* **PROBLEM DESCRIPTION**
Return the lines below that contain the word "over".

[Opening DATASET EXCERPTS section]

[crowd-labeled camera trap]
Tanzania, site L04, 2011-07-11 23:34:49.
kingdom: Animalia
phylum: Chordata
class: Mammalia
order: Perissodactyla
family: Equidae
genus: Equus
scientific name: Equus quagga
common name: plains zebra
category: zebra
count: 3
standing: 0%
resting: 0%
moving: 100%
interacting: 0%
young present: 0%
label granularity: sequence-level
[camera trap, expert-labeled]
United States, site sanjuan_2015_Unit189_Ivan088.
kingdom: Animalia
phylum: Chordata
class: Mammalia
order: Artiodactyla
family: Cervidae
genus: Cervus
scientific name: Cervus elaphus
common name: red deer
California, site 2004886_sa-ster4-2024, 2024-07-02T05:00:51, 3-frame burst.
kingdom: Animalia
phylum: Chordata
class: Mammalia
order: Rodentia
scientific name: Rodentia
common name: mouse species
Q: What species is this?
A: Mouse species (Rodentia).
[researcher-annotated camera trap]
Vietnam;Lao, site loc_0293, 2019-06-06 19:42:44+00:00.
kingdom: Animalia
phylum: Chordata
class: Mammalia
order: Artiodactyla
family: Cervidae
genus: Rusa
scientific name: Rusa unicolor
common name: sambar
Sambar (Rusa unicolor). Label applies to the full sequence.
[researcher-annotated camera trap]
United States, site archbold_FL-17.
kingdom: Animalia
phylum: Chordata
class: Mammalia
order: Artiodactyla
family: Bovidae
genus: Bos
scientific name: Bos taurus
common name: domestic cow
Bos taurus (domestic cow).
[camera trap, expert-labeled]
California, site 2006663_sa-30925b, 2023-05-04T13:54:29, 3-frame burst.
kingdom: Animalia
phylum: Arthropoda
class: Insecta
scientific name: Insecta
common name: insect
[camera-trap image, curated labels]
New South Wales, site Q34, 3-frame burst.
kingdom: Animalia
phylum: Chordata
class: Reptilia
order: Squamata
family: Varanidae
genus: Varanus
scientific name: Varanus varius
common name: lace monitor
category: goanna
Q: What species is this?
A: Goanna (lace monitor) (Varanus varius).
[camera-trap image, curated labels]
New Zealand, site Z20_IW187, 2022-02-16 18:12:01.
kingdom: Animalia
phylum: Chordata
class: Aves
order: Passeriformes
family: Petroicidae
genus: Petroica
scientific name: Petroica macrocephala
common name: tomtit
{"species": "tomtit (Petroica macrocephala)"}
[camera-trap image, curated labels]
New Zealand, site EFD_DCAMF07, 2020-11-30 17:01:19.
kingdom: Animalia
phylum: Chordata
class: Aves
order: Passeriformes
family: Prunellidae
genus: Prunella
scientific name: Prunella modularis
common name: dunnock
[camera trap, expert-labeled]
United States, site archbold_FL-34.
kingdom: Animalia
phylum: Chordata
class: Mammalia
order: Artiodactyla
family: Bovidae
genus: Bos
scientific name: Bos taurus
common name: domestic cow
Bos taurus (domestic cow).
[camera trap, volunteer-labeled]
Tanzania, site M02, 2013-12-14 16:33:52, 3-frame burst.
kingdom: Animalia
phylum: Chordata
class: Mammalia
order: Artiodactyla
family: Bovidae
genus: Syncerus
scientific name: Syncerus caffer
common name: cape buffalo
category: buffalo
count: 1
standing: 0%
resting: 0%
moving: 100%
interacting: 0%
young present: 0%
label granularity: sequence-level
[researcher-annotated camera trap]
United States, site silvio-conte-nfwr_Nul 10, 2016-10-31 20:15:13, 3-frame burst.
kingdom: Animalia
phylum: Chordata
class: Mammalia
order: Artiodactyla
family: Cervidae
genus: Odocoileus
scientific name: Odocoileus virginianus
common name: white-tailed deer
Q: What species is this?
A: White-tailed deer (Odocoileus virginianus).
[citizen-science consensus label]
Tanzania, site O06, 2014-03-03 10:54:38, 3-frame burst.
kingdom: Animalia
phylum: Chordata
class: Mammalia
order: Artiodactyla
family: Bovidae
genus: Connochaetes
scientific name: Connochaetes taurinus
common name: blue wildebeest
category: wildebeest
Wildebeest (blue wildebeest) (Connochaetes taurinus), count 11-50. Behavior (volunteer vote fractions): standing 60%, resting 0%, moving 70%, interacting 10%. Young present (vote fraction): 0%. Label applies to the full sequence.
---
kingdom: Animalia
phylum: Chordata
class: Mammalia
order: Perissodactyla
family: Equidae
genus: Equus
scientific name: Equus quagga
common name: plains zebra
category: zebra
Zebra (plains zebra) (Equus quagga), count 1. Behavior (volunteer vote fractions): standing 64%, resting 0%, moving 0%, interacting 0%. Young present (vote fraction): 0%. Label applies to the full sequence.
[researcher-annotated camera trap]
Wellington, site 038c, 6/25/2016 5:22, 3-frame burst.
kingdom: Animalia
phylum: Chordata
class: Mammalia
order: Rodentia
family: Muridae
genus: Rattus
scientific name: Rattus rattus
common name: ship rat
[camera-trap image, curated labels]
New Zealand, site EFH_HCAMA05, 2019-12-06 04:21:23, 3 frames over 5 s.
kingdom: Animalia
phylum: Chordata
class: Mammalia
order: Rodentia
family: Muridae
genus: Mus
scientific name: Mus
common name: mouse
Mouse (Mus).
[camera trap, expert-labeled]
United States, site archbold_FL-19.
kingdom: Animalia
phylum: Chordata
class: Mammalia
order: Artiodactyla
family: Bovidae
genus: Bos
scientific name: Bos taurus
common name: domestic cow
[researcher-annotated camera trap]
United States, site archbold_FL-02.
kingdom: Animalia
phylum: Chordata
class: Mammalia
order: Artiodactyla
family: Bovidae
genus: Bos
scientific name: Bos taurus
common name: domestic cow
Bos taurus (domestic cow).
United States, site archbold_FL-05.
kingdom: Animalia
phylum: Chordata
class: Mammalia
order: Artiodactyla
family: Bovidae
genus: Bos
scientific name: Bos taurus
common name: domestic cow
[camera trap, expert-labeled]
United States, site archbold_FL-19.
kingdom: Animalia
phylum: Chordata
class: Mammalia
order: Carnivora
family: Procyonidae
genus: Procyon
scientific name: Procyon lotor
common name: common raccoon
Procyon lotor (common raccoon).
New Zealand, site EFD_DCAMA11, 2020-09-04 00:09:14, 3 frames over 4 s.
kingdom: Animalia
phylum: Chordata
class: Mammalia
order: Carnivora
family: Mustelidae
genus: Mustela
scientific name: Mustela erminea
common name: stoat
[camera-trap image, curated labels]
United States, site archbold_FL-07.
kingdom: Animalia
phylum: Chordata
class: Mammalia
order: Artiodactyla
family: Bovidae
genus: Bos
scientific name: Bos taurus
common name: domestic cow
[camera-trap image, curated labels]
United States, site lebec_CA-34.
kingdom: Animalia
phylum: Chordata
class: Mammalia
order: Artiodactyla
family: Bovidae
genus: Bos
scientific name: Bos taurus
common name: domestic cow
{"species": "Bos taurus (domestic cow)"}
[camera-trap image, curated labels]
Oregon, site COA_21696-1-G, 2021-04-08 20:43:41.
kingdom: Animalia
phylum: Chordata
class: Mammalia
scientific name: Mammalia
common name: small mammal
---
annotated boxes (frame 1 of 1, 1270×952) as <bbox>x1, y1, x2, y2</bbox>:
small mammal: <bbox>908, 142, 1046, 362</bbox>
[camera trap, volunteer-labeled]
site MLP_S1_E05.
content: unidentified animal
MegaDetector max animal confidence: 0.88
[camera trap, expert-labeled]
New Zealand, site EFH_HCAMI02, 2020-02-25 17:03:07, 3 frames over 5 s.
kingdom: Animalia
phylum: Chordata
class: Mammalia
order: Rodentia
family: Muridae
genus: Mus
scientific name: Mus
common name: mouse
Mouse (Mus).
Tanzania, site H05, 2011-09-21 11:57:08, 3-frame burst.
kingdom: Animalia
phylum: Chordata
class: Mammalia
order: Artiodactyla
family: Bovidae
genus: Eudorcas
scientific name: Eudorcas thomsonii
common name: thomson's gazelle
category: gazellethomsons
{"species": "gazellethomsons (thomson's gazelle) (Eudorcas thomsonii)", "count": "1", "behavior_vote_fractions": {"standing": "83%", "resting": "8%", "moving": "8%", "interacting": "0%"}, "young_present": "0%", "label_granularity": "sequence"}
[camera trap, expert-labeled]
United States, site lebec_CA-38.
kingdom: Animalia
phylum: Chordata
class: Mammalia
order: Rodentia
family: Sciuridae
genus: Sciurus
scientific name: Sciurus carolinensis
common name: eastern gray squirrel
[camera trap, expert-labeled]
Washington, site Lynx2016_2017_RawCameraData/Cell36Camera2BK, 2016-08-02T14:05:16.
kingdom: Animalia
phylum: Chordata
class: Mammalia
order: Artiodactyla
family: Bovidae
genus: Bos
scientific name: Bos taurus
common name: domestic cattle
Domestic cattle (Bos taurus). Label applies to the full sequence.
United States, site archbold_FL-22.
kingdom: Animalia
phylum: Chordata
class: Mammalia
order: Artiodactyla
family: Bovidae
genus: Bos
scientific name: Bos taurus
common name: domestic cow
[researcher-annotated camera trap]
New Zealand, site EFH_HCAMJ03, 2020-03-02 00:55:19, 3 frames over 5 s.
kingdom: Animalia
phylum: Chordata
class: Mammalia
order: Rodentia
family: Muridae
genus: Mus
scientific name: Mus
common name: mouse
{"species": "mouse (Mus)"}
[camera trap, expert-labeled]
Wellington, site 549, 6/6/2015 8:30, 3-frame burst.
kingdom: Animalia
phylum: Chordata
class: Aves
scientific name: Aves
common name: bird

[Closing DATASET EXCERPTS section]

* **TASK RESULT**
New Zealand, site EFH_HCAMA05, 2019-12-06 04:21:23, 3 frames over 5 s.
New Zealand, site EFD_DCAMA11, 2020-09-04 00:09:14, 3 frames over 4 s.
New Zealand, site EFH_HCAMI02, 2020-02-25 17:03:07, 3 frames over 5 s.
New Zealand, site EFH_HCAMJ03, 2020-03-02 00:55:19, 3 frames over 5 s.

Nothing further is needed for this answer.